Xu Ning, Meng Hao, Liu Tianyi, Feng Yingli, Qi Yuan, Wang Honglei
Cell Physiol Biochem. 2018;51(4):1723-1738. doi: 10.1159/000495676. Epub 2018 Nov 30.
BACKGROUND/AIMS: Transient receptor potential cation channel 1 (TRPC1)-mediated the calcium (Ca2+) influx plays an important role in several brain disorders. However, the function of TRPC1 in ischemia/reperfusion (I/R)-induced neurological injury is unclear.
Wild-type or TRPC1 knockout mice underwent middle cerebral artery occlusion for 90 min followed by 24 h of reperfusion. In an in vitro study, neuronal cells were treated with oxygen-glucose deprivation and reoxygenation (OGD/R) to mimic I/R. The intracellular Ca2+ concentration [Ca2+]i was measured by Fura 2-AM under a microscope. Cerebral infarct volume was measured by triphenyltetrazolium chloride staining. Neurological function was examined by neurological severity score, Morris water maze test, rotarod test and string test. Oxidative parameters were detected by malondialdehyde, glutathione peroxidase, and superoxide dismutase commercially available kits. The protein expression levels of TRPC1, Nox4, p22phox, p47phox, and p67phox were analyzed by western blotting.
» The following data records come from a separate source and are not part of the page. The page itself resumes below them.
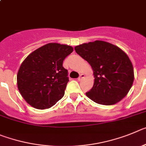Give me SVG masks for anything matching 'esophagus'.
I'll return each instance as SVG.
<instances>
[{
	"instance_id": "esophagus-1",
	"label": "esophagus",
	"mask_w": 146,
	"mask_h": 146,
	"mask_svg": "<svg viewBox=\"0 0 146 146\" xmlns=\"http://www.w3.org/2000/svg\"><path fill=\"white\" fill-rule=\"evenodd\" d=\"M84 77H85V75L83 74V73H81V74H80V76H79V77H78V81H81V80L83 79V78H84Z\"/></svg>"
}]
</instances>
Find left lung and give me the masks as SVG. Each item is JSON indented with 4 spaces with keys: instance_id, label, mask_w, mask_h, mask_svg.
Returning a JSON list of instances; mask_svg holds the SVG:
<instances>
[{
    "instance_id": "8db88e82",
    "label": "left lung",
    "mask_w": 146,
    "mask_h": 146,
    "mask_svg": "<svg viewBox=\"0 0 146 146\" xmlns=\"http://www.w3.org/2000/svg\"><path fill=\"white\" fill-rule=\"evenodd\" d=\"M75 50L92 68L94 85L86 93L89 99L98 104L111 106L127 95L133 84L134 69L124 51L103 40L76 46Z\"/></svg>"
}]
</instances>
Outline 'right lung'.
I'll use <instances>...</instances> for the list:
<instances>
[{
    "label": "right lung",
    "mask_w": 146,
    "mask_h": 146,
    "mask_svg": "<svg viewBox=\"0 0 146 146\" xmlns=\"http://www.w3.org/2000/svg\"><path fill=\"white\" fill-rule=\"evenodd\" d=\"M73 51L70 46L49 43L33 51L22 62L17 76V87L30 106L44 110L62 99L69 81L62 62Z\"/></svg>",
    "instance_id": "add662e5"
}]
</instances>
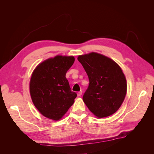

Brain tissues from cerebral I/R mice showed decreased TRPC1 expression. Similarly, TRPC1 expression was reduced in HT22 cells upon exposure to OGD/R treatment, followed by decreased Ca2+ influx. However, TRPC1 overexpression reversed the OGD/R-induced decrease in [Ca2+]i. TRPC1 knockout significantly exacerbated I/R-induced brain infarction, edema, neurological severity score, memory impairment, neurological deficits, and oxidative stress. In contrast, TRPC1 upregulation inhibited the increase in reactive oxygen species (ROS) generation induced by OGD/R. Analysis of key subunits of the Nox family and mitochondrial ROS revealed that the effects of TRPC1 downregulation on oxidative stress were associated with activation of Nox4-containing NADPH oxidase. TRPC1 interacted with Nox4 and facilitated Nox4 protein degradation under OGD/R conditions. In addition, TRPC1 inhibition potentiated the OGD/R-induced translocation of p47phox and p67phox as well as the interaction between Nox4 and p47phox or p67phox, whereas TRPC1 overexpression had the opposite effects.
TRPC1 deficiency potentiates ROS generation via Nox4-containing NADPH oxidase, which exacerbates cerebral I/R injury. TRPC1 may be a promising molecular target for the treatment of stroke.
背景/目的:瞬时受体电位阳离子通道1(TRPC1)介导的钙(Ca2+)内流在多种脑部疾病中起重要作用。然而,TRPC1在缺血/再灌注(I/R)诱导的神经损伤中的功能尚不清楚。
野生型或TRPC1基因敲除小鼠接受大脑中动脉闭塞90分钟,随后再灌注24小时。在体外研究中,神经元细胞用氧糖剥夺和复氧(OGD/R)处理以模拟I/R。在显微镜下用Fura 2-AM测量细胞内Ca2+浓度[Ca2+]i。用氯化三苯基四氮唑染色测量脑梗死体积。通过神经功能严重程度评分、莫里斯水迷宫试验、转棒试验和绳梯试验检查神经功能。用丙二醛、谷胱甘肽过氧化物酶和超氧化物歧化酶商业试剂盒检测氧化参数。通过蛋白质印迹分析TRPC1、Nox4、p22phox、p47phox和p67phox的蛋白表达水平。
脑I/R小鼠的脑组织显示TRPC1表达降低。同样,HT22细胞在暴露于OGD/R处理后TRPC1表达降低,随后Ca2+内流减少。然而,TRPC1过表达逆转了OGD/R诱导的[Ca2+]i降低。TRPC1基因敲除显著加剧了I/R诱导的脑梗死、水肿、神经功能严重程度评分、记忆障碍、神经功能缺损和氧化应激。相反,TRPC1上调抑制了OGD/R诱导的活性氧(ROS)生成增加。对Nox家族关键亚基和线粒体ROS的分析表明,TRPC1下调对氧化应激的影响与含Nox4的NADPH氧化酶的激活有关。在OGD/R条件下,TRPC1与Nox4相互作用并促进Nox4蛋白降解。此外,TRPC1抑制增强了OGD/R诱导的p47phox和p67phox易位以及Nox4与p47phox或p67phox之间的相互作用,而TRPC1过表达则产生相反的效果。
TRPC1缺乏通过含Nox4的NADPH氧化酶增强ROS生成,从而加剧脑I/R损伤。TRPC1可能是治疗中风的一个有前景的分子靶点。